Erdoğan auch ohne Sondervollmacht fast allmächtig
Der vor zwei Jahren in der Türkei verhängte Ausnahmezustand ist beendet. Er wurde nicht verlängert und lief deshalb in der Nacht auf Donnerstag (00.00 Uhr MESZ) aus.
Trotz des Endes des Ausnahmezustandes kann Staatspräsident Recep Tayyip Erdoga weiterhin fast schrankenlos regieren. Als die türkische Regierung nach dem Putschversuch 2016 den Ausnahmezustand verhängte, begann eine neue Ära: Grundrechte wurden eingeschränkt, mehrere Wellen von Massenentlassungen und -verhaftungen rollten über das Land. Das Ende des Ausnahmezustandes in der Nacht auf heute wird am Status quo aber kaum etwas verändern. Denn Präsident Recep Tayyip Erdoğan sorgt dafür, dass wesentliche Regelungen in die Terrorgesetzgebung übernommen werden. Auf diese Weise solle der Ausnahmezustand gleichsam legalisiert werden, klagt die Opposition. Viel Gehör findet sie jedoch nicht damit.
·····
• AUFGABE: Zitiere aus dem Text über das Ende des türkischen Ausnahmezustands den Abschnitt, der mit "Erdoğan auch ohne" beginnt und bis einschließlich "Uhr MESZ) aus." reicht.

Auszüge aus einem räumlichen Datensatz
·····
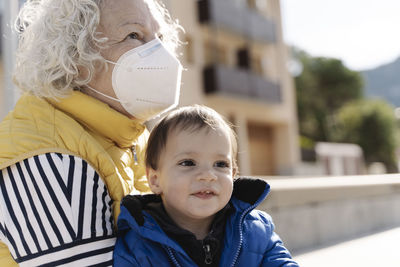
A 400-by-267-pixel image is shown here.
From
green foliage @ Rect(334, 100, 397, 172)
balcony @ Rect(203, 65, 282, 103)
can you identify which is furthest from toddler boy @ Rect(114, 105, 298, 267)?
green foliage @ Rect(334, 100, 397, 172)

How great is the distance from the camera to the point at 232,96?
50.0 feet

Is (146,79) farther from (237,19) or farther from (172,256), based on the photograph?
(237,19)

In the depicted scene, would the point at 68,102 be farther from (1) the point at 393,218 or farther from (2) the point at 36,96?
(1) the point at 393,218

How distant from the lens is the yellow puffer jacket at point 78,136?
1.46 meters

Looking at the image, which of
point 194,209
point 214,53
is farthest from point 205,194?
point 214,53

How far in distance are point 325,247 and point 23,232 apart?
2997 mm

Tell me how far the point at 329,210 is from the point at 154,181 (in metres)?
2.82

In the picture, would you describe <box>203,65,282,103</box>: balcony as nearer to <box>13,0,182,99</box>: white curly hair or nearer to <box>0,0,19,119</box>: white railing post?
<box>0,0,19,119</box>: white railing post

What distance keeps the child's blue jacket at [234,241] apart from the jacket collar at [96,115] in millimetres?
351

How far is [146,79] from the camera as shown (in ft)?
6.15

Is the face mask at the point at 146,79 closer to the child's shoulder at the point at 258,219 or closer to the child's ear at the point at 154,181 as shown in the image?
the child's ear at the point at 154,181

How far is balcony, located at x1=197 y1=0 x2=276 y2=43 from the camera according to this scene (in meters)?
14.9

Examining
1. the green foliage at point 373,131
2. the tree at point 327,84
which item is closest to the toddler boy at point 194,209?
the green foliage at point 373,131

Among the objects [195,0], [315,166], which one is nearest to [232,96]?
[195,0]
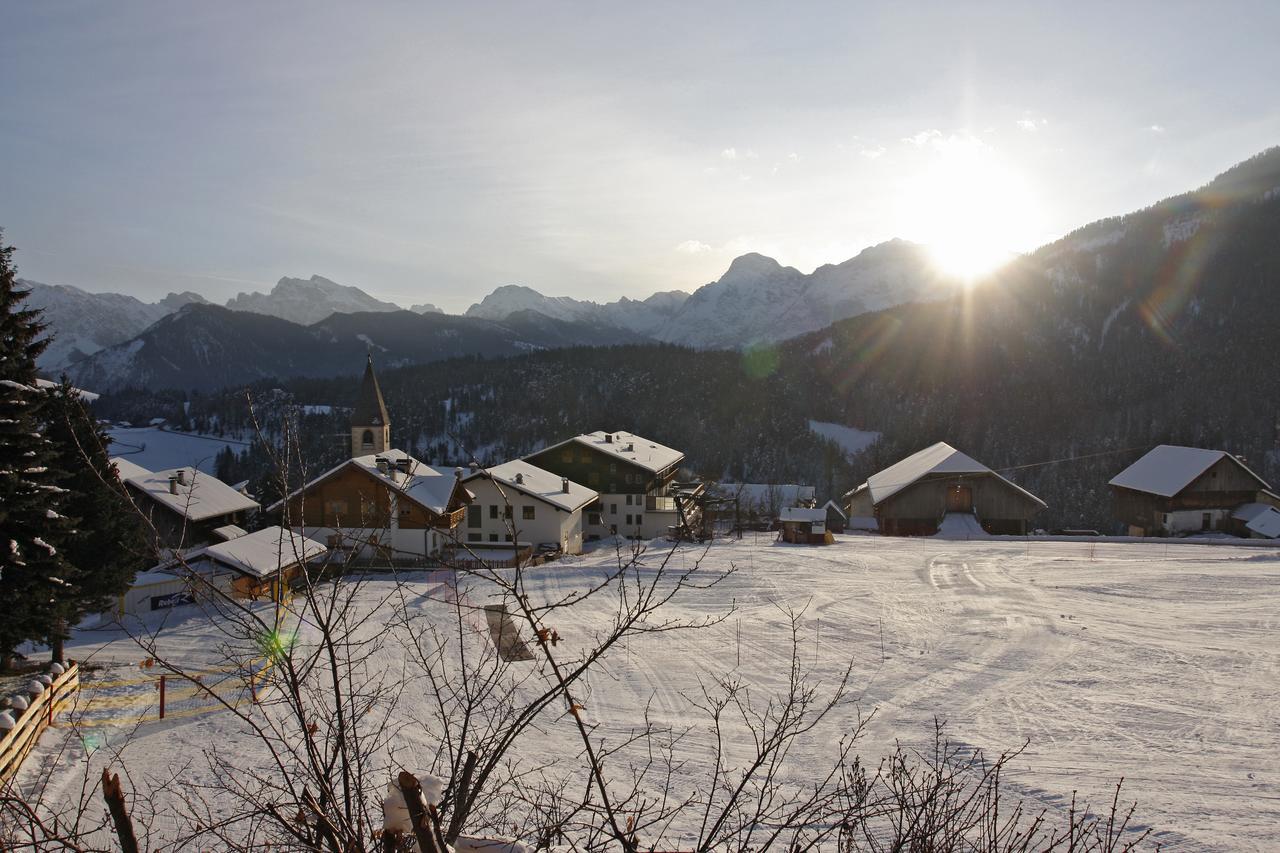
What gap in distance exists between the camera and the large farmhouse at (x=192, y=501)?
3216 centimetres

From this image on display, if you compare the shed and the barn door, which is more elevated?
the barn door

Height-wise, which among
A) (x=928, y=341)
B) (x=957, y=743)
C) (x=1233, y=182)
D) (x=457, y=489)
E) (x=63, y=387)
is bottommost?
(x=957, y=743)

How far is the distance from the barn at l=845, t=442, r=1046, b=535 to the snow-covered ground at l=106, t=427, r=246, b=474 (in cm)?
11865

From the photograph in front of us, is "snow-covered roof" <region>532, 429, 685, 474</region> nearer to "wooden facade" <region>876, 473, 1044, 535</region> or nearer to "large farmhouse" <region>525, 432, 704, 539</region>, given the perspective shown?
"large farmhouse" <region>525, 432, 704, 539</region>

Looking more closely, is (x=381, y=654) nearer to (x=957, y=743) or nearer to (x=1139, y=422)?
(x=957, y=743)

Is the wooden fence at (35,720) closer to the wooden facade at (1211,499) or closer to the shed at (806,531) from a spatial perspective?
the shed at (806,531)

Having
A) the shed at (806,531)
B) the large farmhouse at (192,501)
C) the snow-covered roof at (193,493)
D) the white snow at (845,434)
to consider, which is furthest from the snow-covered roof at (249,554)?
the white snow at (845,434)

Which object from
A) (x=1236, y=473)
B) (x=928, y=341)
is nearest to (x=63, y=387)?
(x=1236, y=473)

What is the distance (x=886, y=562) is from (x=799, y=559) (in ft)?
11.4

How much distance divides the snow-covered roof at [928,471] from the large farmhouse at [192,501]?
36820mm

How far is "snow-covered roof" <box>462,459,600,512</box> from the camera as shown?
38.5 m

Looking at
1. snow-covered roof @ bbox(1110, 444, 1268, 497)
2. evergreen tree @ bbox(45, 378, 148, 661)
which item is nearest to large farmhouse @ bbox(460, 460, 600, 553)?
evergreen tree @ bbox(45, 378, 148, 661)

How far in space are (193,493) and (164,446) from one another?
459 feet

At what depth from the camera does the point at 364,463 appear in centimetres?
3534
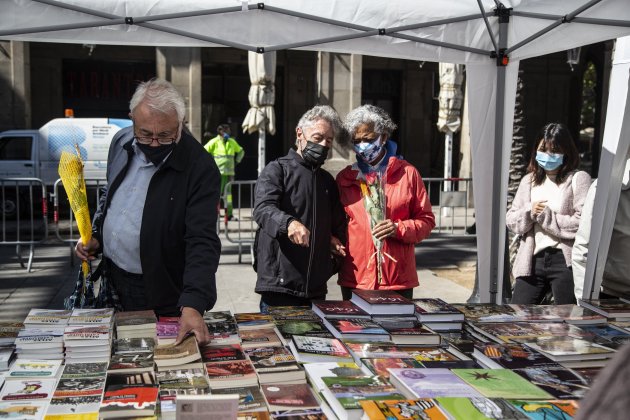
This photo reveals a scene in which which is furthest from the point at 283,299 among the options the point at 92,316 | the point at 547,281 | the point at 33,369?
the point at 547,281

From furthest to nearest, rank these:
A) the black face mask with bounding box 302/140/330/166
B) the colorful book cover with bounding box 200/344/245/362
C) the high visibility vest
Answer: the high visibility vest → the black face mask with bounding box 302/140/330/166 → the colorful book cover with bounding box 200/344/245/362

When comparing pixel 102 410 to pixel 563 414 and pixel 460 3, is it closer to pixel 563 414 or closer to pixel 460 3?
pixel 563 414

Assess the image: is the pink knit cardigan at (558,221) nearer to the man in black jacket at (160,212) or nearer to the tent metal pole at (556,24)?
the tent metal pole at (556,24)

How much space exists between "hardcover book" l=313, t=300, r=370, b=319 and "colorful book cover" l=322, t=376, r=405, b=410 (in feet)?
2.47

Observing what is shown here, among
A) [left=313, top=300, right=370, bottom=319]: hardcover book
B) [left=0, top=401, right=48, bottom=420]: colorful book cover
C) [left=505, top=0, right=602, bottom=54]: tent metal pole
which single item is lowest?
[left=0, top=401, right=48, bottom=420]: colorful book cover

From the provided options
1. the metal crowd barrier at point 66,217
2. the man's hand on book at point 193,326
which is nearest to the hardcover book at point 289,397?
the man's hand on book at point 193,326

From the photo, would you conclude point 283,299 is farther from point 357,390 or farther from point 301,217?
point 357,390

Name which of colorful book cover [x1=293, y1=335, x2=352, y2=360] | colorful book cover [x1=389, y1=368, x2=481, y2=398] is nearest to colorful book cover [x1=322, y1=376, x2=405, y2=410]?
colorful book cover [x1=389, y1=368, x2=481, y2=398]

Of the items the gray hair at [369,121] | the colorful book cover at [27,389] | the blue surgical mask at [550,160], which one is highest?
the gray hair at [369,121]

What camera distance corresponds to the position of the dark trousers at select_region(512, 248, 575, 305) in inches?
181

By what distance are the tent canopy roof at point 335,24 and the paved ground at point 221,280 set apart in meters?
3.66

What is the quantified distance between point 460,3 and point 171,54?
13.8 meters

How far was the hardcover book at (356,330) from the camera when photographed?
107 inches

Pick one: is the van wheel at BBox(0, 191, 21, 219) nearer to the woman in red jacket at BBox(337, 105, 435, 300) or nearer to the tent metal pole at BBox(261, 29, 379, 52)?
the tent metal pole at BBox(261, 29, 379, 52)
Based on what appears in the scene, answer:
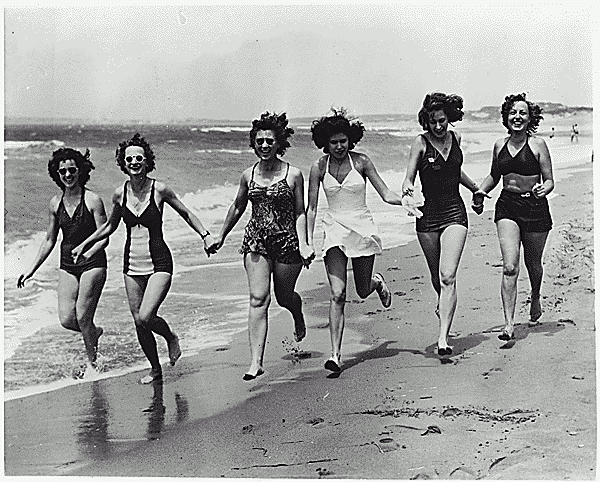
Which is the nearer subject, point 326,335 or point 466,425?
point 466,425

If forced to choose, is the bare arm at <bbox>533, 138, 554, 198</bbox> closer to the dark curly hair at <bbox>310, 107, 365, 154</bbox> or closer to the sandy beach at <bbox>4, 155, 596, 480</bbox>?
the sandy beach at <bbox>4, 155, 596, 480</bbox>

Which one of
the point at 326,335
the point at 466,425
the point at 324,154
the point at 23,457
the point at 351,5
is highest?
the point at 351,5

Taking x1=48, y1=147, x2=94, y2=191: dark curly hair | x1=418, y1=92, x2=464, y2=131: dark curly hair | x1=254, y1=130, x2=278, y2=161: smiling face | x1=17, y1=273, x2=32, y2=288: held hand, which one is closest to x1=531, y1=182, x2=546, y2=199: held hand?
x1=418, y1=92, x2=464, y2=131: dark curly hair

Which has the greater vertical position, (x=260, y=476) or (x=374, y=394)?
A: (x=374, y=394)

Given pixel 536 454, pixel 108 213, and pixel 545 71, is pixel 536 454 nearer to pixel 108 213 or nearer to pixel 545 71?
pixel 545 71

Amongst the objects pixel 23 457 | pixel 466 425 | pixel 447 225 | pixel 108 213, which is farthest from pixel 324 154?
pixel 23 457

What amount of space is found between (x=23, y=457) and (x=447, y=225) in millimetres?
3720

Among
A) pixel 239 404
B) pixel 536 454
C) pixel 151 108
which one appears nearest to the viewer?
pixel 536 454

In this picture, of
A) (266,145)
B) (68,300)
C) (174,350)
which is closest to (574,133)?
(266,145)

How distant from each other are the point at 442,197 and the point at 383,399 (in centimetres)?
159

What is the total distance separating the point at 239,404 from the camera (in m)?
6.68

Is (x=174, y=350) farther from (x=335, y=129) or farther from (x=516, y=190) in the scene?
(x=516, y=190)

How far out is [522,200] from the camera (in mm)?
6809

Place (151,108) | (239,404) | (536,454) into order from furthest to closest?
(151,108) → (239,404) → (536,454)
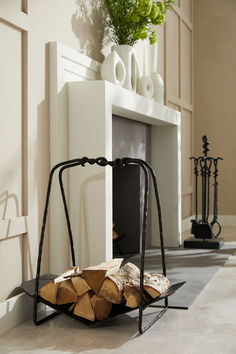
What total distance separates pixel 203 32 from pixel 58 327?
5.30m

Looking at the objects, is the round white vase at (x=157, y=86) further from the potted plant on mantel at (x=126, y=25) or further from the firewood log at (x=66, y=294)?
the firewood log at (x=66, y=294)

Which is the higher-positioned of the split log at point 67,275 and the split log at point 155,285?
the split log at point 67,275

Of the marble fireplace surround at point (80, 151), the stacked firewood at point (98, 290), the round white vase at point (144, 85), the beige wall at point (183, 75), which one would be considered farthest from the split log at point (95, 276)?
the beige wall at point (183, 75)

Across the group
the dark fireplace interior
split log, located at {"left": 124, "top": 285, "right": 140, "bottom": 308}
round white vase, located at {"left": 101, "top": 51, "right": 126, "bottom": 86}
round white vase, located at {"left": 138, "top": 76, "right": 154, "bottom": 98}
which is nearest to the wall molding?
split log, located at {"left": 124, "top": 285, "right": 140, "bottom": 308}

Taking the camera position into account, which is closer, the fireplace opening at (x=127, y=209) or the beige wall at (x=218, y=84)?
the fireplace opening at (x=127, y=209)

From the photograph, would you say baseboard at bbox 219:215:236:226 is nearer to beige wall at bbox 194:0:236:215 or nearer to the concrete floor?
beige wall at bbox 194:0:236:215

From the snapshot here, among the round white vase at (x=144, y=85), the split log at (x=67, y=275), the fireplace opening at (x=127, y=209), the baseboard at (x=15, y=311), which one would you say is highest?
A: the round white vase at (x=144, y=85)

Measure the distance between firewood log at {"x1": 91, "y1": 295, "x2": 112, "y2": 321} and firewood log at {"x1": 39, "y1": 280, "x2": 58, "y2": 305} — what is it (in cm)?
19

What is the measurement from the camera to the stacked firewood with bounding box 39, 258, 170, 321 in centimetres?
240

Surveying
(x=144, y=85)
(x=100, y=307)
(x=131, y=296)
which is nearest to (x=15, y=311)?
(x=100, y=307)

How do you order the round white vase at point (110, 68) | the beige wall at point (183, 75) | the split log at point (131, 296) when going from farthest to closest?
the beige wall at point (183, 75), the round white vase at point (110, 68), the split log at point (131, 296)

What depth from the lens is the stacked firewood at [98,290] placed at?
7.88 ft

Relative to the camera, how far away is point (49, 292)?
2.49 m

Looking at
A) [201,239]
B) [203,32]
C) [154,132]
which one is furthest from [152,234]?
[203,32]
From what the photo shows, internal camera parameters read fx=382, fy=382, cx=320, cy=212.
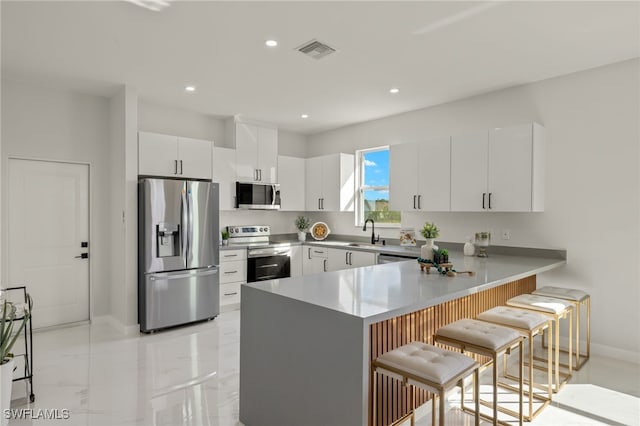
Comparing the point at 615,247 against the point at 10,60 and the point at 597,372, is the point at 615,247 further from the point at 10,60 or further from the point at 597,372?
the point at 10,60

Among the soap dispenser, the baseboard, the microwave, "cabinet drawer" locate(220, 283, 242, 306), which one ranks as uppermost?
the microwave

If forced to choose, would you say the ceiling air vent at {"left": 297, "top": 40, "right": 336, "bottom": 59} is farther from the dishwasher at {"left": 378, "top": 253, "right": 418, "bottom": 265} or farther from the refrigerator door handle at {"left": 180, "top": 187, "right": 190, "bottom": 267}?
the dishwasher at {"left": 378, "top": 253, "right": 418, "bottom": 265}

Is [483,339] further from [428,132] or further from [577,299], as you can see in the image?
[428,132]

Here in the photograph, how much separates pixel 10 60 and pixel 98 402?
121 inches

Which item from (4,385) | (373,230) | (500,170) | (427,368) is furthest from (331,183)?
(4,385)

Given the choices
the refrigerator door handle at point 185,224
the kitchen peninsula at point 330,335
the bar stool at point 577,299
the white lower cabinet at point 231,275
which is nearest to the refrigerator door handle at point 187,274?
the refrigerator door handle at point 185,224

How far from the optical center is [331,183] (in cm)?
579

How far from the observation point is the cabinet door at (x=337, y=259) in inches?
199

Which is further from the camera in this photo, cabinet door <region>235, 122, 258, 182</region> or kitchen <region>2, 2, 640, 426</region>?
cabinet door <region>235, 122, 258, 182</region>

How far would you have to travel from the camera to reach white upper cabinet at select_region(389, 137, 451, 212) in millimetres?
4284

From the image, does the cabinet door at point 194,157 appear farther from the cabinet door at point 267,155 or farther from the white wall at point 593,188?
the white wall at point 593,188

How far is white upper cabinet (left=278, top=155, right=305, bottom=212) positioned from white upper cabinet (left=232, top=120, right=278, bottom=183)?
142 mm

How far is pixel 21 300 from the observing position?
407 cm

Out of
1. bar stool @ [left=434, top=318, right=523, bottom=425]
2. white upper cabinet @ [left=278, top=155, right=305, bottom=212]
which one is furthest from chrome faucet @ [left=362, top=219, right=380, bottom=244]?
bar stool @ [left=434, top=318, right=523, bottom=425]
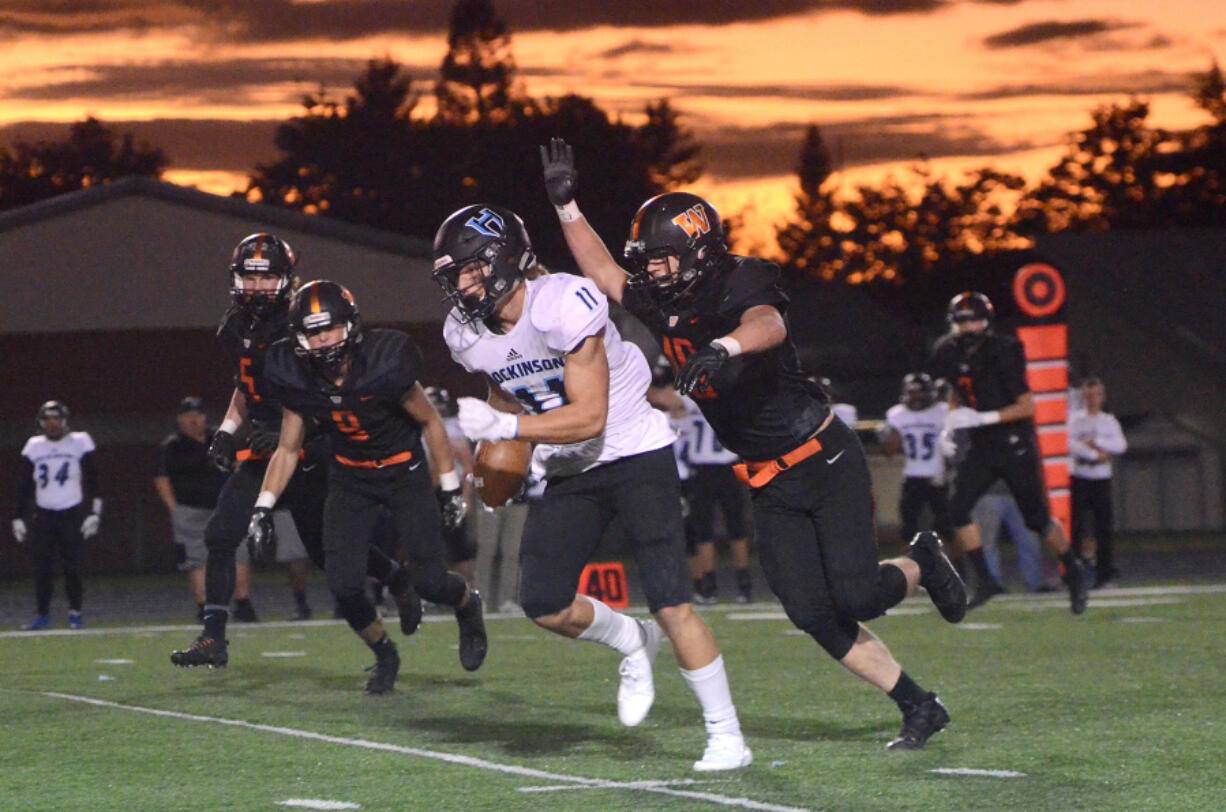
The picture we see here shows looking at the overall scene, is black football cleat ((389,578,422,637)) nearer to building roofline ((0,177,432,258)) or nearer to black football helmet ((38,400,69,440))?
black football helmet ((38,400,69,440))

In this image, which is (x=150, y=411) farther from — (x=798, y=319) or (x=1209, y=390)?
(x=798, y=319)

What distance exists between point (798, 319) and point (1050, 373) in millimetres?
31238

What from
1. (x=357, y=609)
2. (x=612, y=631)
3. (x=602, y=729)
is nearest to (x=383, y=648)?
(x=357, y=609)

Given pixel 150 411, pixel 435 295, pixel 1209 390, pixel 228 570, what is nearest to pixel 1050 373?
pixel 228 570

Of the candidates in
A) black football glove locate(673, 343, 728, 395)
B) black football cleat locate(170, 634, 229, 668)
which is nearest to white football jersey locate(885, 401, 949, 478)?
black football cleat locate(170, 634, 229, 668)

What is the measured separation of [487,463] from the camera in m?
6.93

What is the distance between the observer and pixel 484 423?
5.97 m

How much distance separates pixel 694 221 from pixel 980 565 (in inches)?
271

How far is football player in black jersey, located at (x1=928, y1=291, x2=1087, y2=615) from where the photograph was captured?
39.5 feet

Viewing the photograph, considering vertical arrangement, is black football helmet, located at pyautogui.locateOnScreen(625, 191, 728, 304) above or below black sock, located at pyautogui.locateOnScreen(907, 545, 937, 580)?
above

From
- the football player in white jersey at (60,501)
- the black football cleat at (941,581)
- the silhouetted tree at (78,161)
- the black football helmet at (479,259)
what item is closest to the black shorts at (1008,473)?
·····
• LÖSUNG UNTEN:
Erdoğan auch ohne Sondervollmacht fast allmächtig
Der vor zwei Jahren in der Türkei verhängte Ausnahmezustand ist beendet. Er wurde nicht verlängert und lief deshalb in der Nacht auf Donnerstag (00.00 Uhr MESZ) aus.